Rintanati!
Gli umani sono proprio messi male se una talpa li apostrofa Rintanati!
Il primo giorno di esercizio della sovranità popolare dopo (o durante) la pandemia, dove si sono nascosti i leoni da tastiera, le aquile della politica, gli orsi della finanza, i rapaci dell’economia, le volpi dell’imprenditoria? Distratti o a ritoccarsi la tintarella prima dell’inizio dell’autunno o coinvolti in un interminabile brunch-apericena domenicale?
Fino a ieri odiatori seriali o ipocriti impenitenti, e domenica, il secondo giorno più importante dalla fine del lockdown, dopo la riapertura delle scuole (e la ripresa del campionato di calcio), tutti in tana.
Impauriti o indifferenti o incoscienti: importa poco.
“… è facile odiare di lontano, … quando finalmente ci imbattiamo nell’essere che abbiamo tanto detestato, finiamo per scoprire in lui molti più elementi comuni di quelli che avevamo immaginato. Ci accorgiamo che il nemico ha la nostra stessa faccia, quasi le stesse abitudini …”.
Chi diserta le urne non ha niente da dire alla “casta”, che è trasmutata e ora è composta proprio da quanti l’hanno additata al pubblico ludibrio: non è più credibile.
Se saranno pochi a votare (e domenica sera erano pochi, molto meno di uno su due) l’antipolitica avrà vinto comunque: certamente se vinceranno i “si”, ma anche se vinceranno i “no” con una scarsa partecipazione al voto.

================================

- COSA PRODURRE
Stabilisci se le affermazioni seguenti concordano con il testo sull'astensione dal voto, rispondendo sì o no a ciascuna e citando alla lettera le parole decisive.
1. Domenica sera aveva votato meno di una persona su due.
2. La domenica del voto è il giorno più importante dalla fine del lockdown.
3. L'antipolitica vince soltanto se vincono i "sì".

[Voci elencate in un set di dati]
================================

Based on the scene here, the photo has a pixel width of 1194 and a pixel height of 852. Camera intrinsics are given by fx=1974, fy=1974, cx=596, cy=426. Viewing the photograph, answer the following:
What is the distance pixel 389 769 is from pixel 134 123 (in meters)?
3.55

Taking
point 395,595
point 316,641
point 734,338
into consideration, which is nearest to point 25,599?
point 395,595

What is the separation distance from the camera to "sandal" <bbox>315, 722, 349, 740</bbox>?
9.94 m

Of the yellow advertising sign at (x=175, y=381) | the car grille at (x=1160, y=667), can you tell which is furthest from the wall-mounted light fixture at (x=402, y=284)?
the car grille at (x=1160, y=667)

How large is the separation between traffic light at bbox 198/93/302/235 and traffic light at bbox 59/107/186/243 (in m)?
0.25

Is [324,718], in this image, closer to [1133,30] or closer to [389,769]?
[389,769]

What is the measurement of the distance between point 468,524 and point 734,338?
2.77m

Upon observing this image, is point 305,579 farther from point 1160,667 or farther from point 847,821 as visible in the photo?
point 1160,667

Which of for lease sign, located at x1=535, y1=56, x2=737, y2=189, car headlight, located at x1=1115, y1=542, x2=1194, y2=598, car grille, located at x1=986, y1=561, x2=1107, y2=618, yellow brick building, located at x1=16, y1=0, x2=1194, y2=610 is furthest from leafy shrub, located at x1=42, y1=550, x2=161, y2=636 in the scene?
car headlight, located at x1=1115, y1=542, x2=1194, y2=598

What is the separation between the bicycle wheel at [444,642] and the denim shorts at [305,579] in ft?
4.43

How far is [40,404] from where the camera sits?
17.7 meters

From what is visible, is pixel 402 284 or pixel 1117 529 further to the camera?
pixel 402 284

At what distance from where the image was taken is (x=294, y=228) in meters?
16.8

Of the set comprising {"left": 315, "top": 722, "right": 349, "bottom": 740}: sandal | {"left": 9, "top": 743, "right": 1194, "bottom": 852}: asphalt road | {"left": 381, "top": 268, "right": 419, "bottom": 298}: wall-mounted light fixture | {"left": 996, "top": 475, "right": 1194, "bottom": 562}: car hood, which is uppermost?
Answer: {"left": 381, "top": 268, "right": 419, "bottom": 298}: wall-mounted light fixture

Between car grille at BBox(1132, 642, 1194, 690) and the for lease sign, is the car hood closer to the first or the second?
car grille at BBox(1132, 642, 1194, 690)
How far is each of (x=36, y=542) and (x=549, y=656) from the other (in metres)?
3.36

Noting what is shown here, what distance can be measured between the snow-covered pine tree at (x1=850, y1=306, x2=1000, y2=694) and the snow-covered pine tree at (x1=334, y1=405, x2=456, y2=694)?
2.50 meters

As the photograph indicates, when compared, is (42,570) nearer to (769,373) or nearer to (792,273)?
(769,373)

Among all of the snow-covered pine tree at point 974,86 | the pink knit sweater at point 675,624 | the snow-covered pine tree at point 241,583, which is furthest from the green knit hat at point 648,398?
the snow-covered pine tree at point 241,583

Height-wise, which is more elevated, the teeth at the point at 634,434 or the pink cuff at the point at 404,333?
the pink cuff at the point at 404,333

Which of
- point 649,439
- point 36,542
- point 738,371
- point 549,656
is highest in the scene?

================================

- RISPOSTA ATTESA
1. Sì: «domenica sera erano pochi, molto meno di uno su due».
2. No: «il secondo giorno più importante dalla fine del lockdown, dopo la riapertura delle scuole».
3. No: «certamente se vinceranno i “si”, ma anche se vinceranno i “no” con una scarsa partecipazione al voto».